== Data entries ==
□ □ □
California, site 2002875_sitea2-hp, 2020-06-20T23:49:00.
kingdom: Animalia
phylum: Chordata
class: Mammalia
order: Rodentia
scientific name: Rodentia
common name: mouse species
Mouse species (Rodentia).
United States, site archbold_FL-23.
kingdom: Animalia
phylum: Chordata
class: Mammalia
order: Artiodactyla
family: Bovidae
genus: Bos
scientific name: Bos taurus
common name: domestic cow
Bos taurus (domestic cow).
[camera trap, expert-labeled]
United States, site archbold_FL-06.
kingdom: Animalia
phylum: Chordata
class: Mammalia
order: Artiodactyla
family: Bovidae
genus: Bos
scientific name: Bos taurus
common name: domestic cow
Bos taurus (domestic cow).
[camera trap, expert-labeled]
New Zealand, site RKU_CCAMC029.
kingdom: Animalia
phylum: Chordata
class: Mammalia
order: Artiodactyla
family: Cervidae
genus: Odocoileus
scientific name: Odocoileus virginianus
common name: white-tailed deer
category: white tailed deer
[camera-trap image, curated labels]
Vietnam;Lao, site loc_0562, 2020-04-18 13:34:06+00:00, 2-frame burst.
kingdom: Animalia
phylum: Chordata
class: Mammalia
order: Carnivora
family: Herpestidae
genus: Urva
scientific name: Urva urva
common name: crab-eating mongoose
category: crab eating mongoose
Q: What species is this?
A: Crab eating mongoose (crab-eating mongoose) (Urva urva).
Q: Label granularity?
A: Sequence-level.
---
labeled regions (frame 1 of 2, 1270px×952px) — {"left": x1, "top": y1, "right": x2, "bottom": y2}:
□ □ □
== How to complete this task ==
Exactly reproduce the lines of the data above that run from the line containing "Q: What species is this?" through the final one.

== Response for this exercise ==
Q: What species is this?
A: Crab eating mongoose (crab-eating mongoose) (Urva urva).
Q: Label granularity?
A: Sequence-level.
---
labeled regions (frame 1 of 2, 1270px×952px) — {"left": x1, "top": y1, "right": x2, "bottom": y2}:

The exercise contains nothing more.